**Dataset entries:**

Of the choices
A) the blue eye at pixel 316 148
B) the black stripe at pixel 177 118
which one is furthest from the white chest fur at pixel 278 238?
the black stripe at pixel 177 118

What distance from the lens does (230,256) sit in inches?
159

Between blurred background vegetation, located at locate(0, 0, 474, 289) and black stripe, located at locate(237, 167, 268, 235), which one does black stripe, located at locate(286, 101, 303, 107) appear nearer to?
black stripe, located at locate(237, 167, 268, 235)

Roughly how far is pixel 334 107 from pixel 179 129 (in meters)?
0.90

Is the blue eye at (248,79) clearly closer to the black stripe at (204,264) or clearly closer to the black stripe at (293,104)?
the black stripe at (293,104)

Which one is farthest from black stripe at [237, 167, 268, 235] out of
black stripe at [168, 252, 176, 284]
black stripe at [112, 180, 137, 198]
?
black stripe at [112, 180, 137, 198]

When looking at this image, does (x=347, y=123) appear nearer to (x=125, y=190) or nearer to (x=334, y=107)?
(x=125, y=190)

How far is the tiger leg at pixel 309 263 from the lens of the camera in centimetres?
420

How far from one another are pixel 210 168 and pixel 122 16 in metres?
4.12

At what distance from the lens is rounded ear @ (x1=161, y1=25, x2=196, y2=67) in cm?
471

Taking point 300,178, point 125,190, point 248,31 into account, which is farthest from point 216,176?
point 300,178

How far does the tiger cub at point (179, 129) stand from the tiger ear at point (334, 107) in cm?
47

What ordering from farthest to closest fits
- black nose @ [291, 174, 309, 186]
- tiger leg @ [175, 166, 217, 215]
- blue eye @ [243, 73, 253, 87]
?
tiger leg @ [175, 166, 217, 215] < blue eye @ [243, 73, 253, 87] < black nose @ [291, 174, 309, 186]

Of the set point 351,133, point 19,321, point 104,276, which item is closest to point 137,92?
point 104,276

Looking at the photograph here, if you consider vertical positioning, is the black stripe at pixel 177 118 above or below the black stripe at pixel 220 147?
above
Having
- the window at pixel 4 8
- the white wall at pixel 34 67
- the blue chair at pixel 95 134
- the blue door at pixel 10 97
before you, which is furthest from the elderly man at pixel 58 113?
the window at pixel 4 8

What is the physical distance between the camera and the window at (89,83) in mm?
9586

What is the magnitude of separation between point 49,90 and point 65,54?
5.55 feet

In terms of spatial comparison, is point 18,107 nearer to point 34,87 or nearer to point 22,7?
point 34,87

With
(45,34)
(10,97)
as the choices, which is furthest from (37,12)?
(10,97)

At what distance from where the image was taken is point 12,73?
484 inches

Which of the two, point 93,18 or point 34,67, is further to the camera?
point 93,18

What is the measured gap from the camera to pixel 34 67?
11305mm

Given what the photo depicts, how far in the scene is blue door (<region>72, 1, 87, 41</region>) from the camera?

**Task details:** Copy out the records from the line that contains "Looking at the" down to the end of the records, and reproduce each line without changes.

**Finished exercise:**
Looking at the photograph here, if you consider vertical positioning, is the black stripe at pixel 177 118 above or below the black stripe at pixel 220 147?
above
Having
- the window at pixel 4 8
- the white wall at pixel 34 67
- the blue chair at pixel 95 134
- the blue door at pixel 10 97
before you, which is furthest from the elderly man at pixel 58 113?
the window at pixel 4 8

What is the physical distance between the camera and the window at (89,83) in mm?
9586

What is the magnitude of separation between point 49,90 and point 65,54?
5.55 feet

In terms of spatial comparison, is point 18,107 nearer to point 34,87 or nearer to point 22,7?
point 34,87

With
(45,34)
(10,97)
as the choices, which is furthest from (37,12)?
(10,97)

At what distance from where the image was taken is point 12,73?
484 inches

Which of the two, point 93,18 or point 34,67, is further to the camera?
point 93,18

What is the measured gap from the camera to pixel 34 67?
11305mm

Given what the photo depicts, how far in the scene is blue door (<region>72, 1, 87, 41</region>) from the camera?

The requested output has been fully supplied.